Have you ever cased a jump and landed on your stem? That's what it's there for.. I would agree that more back/spine protection is a good idea though.

I've been using one of these for 2 seasons for DH. I realize it's not as protective as full armor but my main crash areas tend to be my knees/shins/elbows. My main thought is that armor i'm willing to wear 100% of the time is way more valuable than a full body suit that I despise wearing.

Also this works really well with a leatt/alpinestars brace and you can still wear a normal sized jersey overtop. Secondly, this still allows mobility while keeping the elbow/shoulder pads in place. I feel like I ride much worse with full armor and it's mostly due to not being able to bend my elbows. I do not have this problem when wearing this.

I don't find that it's hot at all (especially when compared to armor.) I would not compare it to underarmour (heat gear.) It's much more thin/breathable.
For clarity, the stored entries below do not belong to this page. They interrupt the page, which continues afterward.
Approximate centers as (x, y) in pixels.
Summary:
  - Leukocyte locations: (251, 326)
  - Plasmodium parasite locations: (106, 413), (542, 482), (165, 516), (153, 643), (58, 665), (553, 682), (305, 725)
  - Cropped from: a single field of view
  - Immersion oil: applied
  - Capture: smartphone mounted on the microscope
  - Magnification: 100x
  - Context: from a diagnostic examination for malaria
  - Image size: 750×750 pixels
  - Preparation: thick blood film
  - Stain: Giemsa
I did not find it true to size. I'm a short guy with a big chest though, and that's where this sucker gets tight. I wear med/small t-shirts typically and i had to order a Large subgear jersey


----------



## Duece (Apr 18, 2010)

I've noticed some of the WC riders have been wearing them.


----------



## ajdemo76 (Mar 25, 2009)

I have the short sleeve version and wear it under my 661 vest. I took a hard fall to the shoulder a few weeks back and decided to get this to protect where the vest doesn't. I was wearing an Under Armour shirt under the vest before anyways. This stays just as cool, just has shoulder pads. Fits great by the way. Looked way too small when I got it but when you put it on, it's just right so I wouldn't order a size any different from what you normally wear.


----------



## DustyBones (Jun 23, 2010)

TLD makes a short sleeve (and a long sleeve version may be available now):
http://www.troyleedesigns.com/products.php?cat=96
I spoke to a TLD rep regarding the long sleeve version & he said to ck. LBS for fit & availability.

Under Armour MPZ Blast Jersey is an inexpensive lightweight protection shirt available at Sports Authority (shoulder & rib protection), sorry no link.


----------



## Chuckie (Dec 26, 2006)

Duece said:


> I've noticed some of the WC riders have been wearing them.


any pics?

I love these tops, I have a short sleeve and long sleeve, and they are great, cant even tell im wearing one


----------



## Duece (Apr 18, 2010)

Chuckie said:


> any pics?
> 
> I love these tops, I have a short sleeve and long sleeve, and they are great, cant even tell im wearing one


No pics. Have just seen little bit's while watching different videos/movies


----------



## bluntrager (Jul 7, 2013)

Revitalizing, can I wear a roost guard over a POC VPD 2.0 jacket? I like the VPD but want the added coverage of a hard shell.


----------